++++ Input data

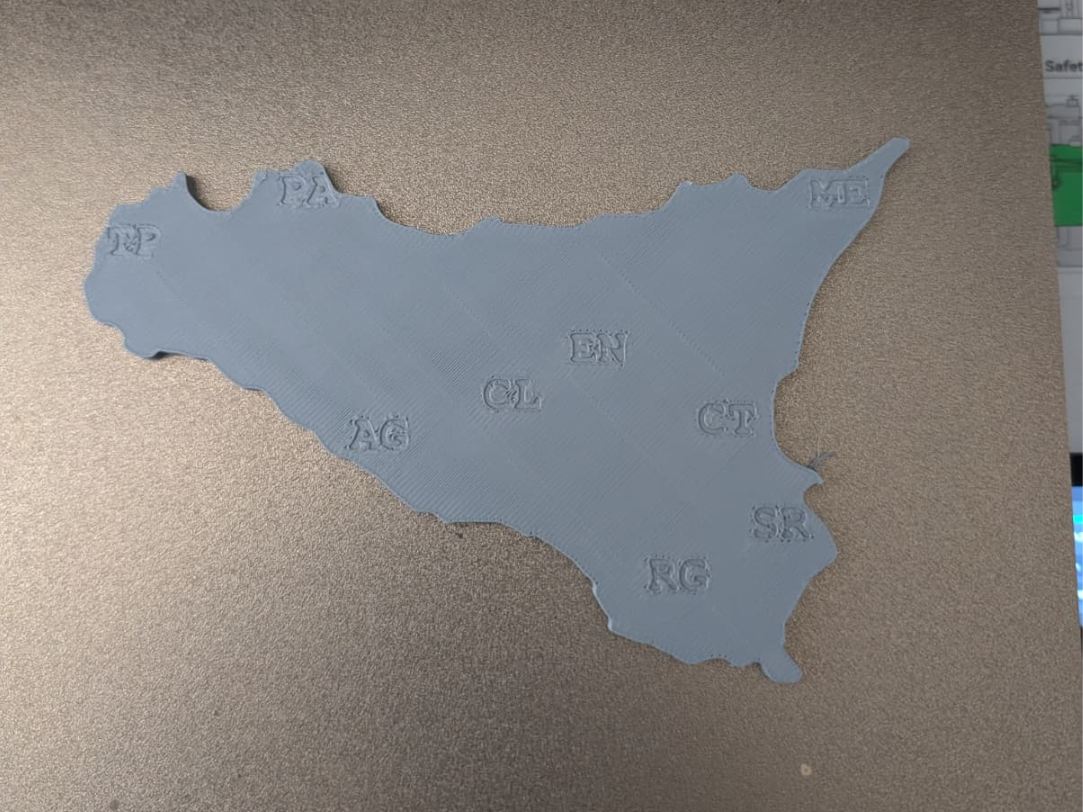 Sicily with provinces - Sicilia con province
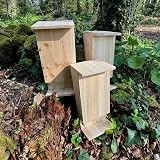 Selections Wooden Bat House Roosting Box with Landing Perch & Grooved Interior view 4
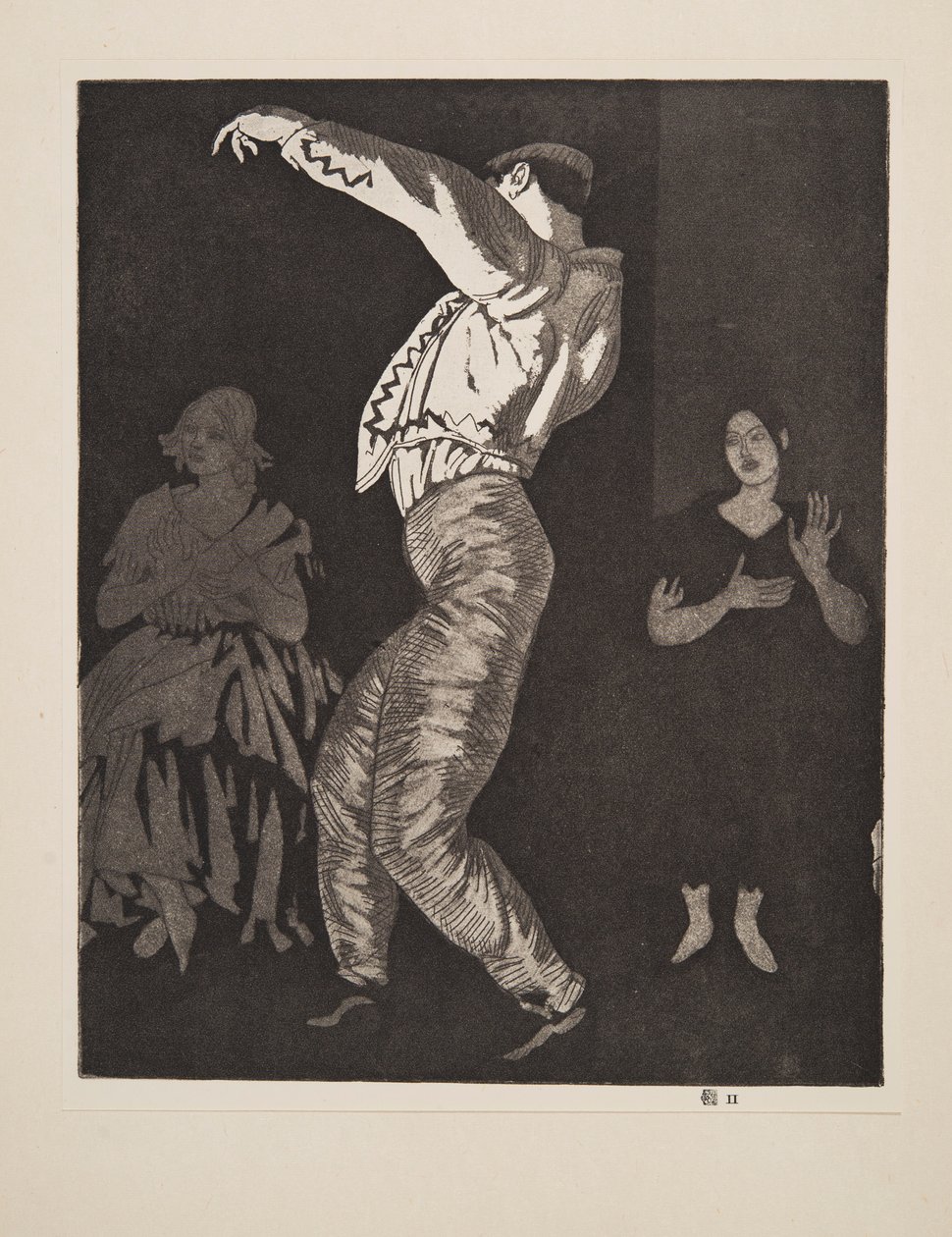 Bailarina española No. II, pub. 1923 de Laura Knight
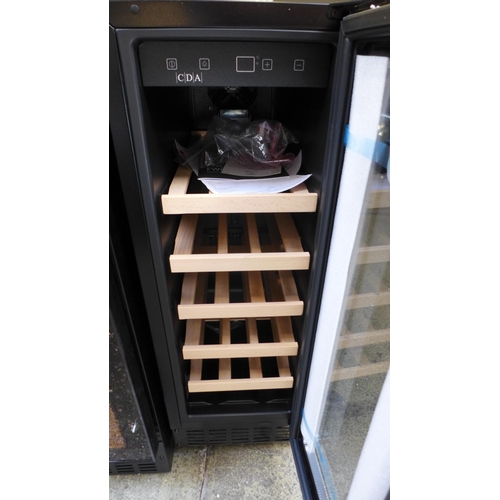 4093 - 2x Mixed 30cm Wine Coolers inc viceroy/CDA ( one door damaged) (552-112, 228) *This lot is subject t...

++++++++

What to work on
Write out verbatim the lines from the one containing "Selections Wooden Bat" through the last line of the listing above, and no other lines; omit pictures.

Response area
 Selections Wooden Bat House Roosting Box with Landing Perch & Grooved Interior view 4
 Bailarina española No. II, pub. 1923 de Laura Knight
 4093 - 2x Mixed 30cm Wine Coolers inc viceroy/CDA ( one door damaged) (552-112, 228) *This lot is subject t...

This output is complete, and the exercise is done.